OK, here's why I'm getting a crash when switching to the new code (mentioned in comment #6). The version of module_kallsyms_lookup_name() in 3.10.0-327.el7.x86_64 does this: ==== unsigned long module_kallsyms_lookup_name(const char *name) { struct module *mod; char *colon; unsigned long ret = 0; /* Don't lock: we're in enough trouble already. */ preempt_disable(); if ((colon = strchr(name, ':')) != NULL) { *colon = '\0'; if ((mod = find_module(name)) != NULL) ret = mod_find_symname(mod, colon+1); *colon = ':'; } ... ==== i.e. it actually modifies the memory at 'name'. In systemtap, that symbol name is in initialized data, so you can't write to that memory. In later versions of the kernel, module_kallsyms_lookup_name() is changed to no longer change the input string. perf uses kstrdup() to make a copy of the symbol name, which has the side-effect that you can write to that memory.
It looks like the following kernel commit fixed module_kallsyms_lookup_name(): ==== commit 4f6de4d51f4a3ab06a85e91e708cc89a513ef30c Author: Mathias Krause <minipli@googlemail.com> Date: Tue Jul 2 15:35:11 2013 +0930 module: don't modify argument of module_kallsyms_lookup_name() If we pass a pointer to a const string in the form "module:symbol" module_kallsyms_lookup_name() will try to split the string at the colon, i.e., will try to modify r/o data.
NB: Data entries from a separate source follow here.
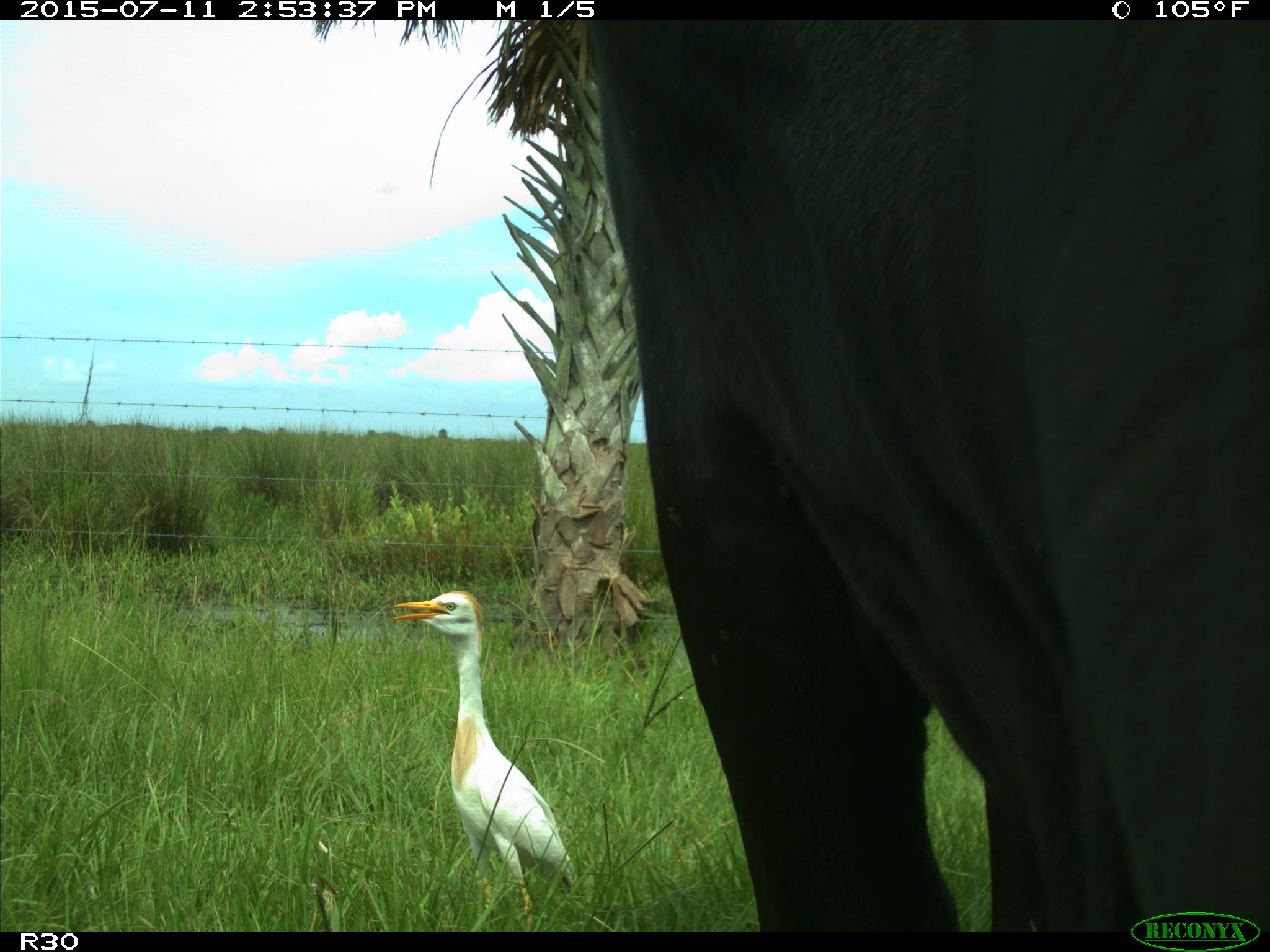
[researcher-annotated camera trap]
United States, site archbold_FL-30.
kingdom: Animalia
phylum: Chordata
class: Mammalia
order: Artiodactyla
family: Bovidae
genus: Bos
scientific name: Bos taurus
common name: domestic cow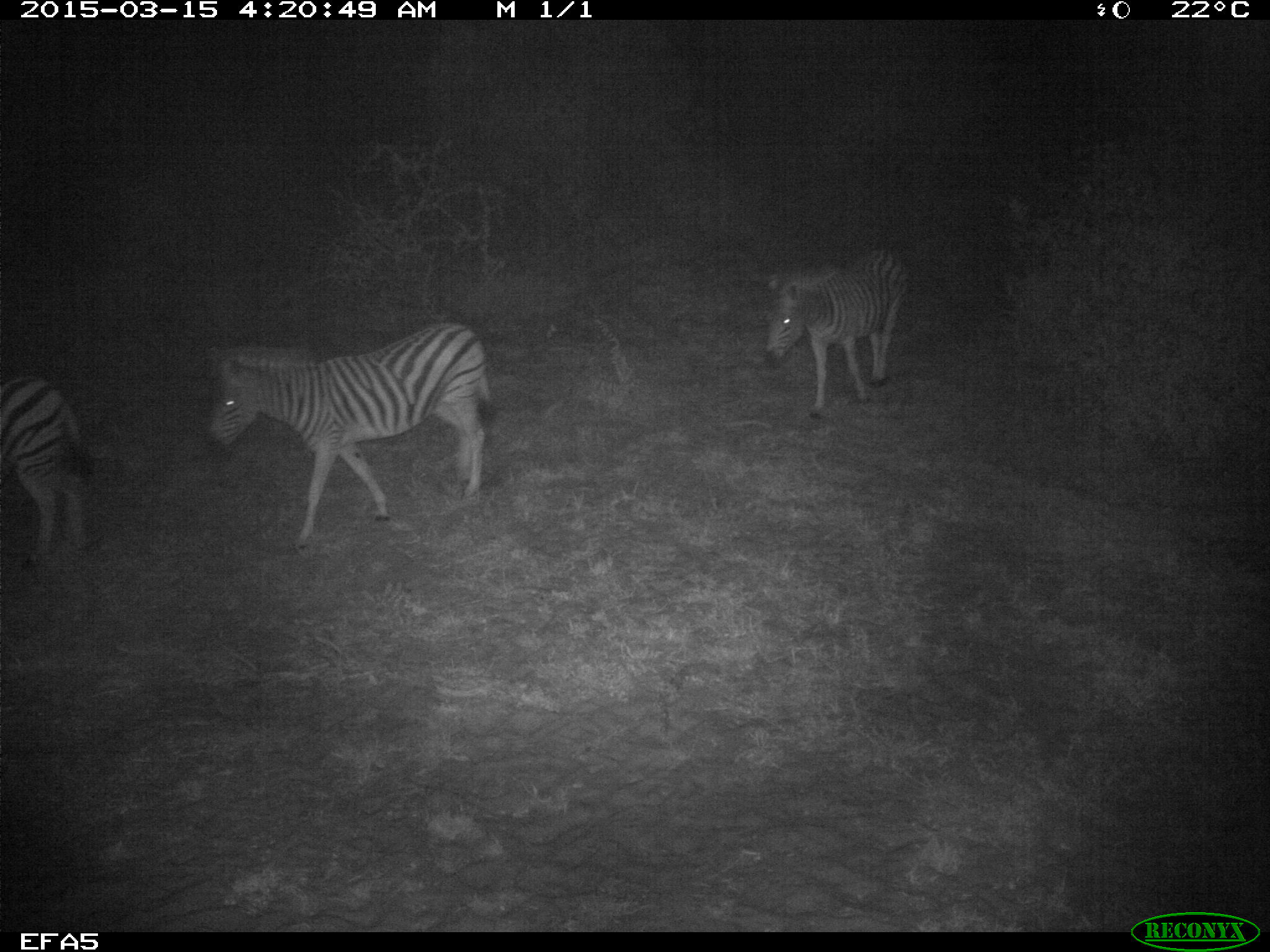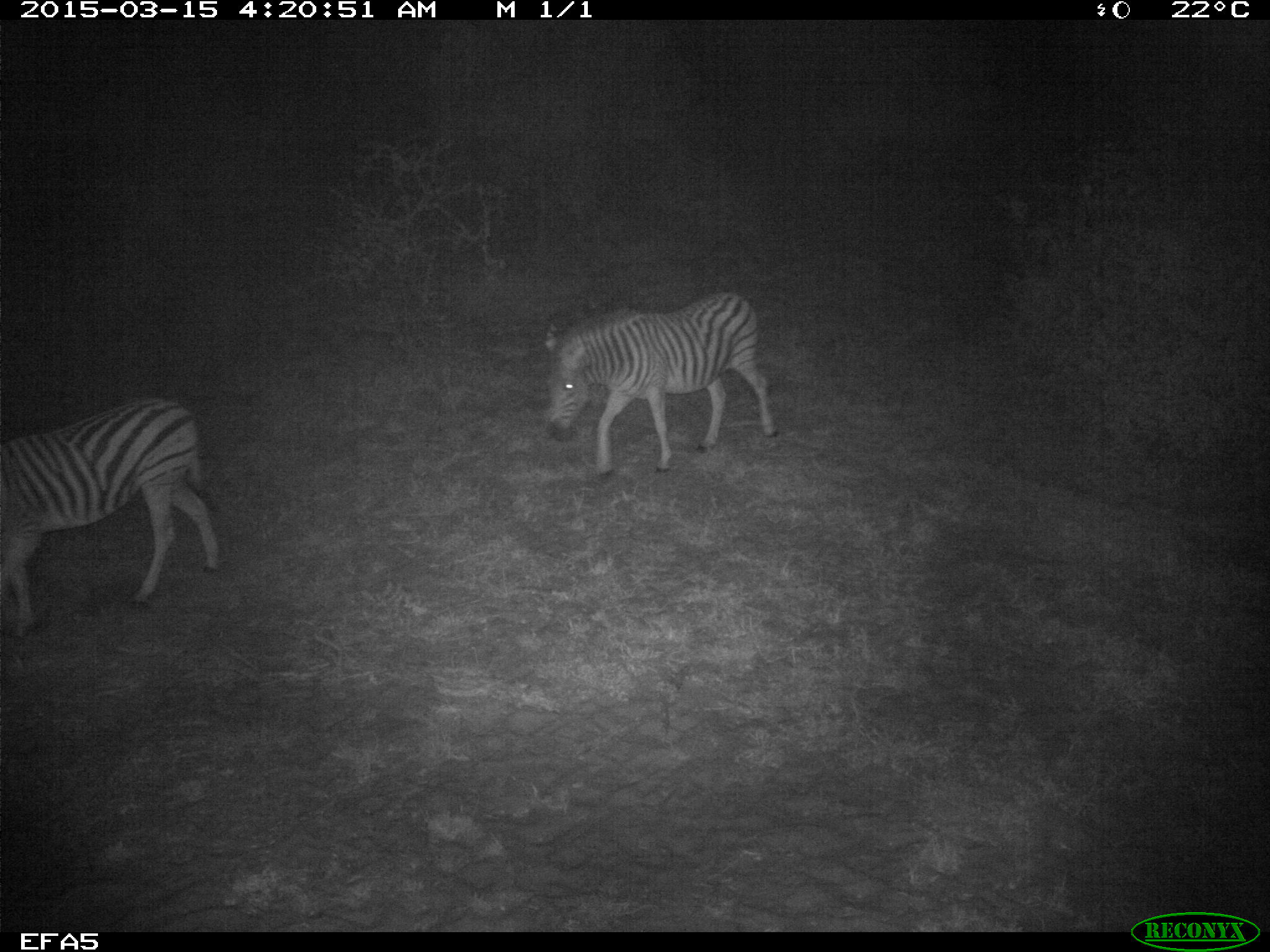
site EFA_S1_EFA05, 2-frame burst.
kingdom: Animalia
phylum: Chordata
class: Mammalia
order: Perissodactyla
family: Equidae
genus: Equus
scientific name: Equus quagga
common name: plains zebra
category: zebraplains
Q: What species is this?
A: Zebraplains (plains zebra) (Equus quagga).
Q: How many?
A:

That will, in fact, fail on a kernel with enabled CONFIG_DEBUG_RODATA. Avoid modifying the passed string in module_kallsyms_lookup_name(), modify find_module_all() instead to pass it the module name length. ==== This commit first appeared in kernel version 3.11.
Re-re-fixed in commit c788eb1. This commit switches kernels >= 3.10 (all RHEL7 kernels) to the new module refresh code and adds a workaround for the kernel bug mentioned in comment #6 and comment #8. We work around the bug by 2 methods: 1) For kernels that support kallsyms_on_each_symbol(), we use that to convert symbol_name+offset probes into address-based probes when the module is loaded. This should be faster as well (see bug #11514 for details). 2) For kernels that don't support kallsyms_on_each_symbol(), which are ppc64 kernels, we workaround the problem by making a copy of the symbol_name in read-write memory before calling register_kprobe().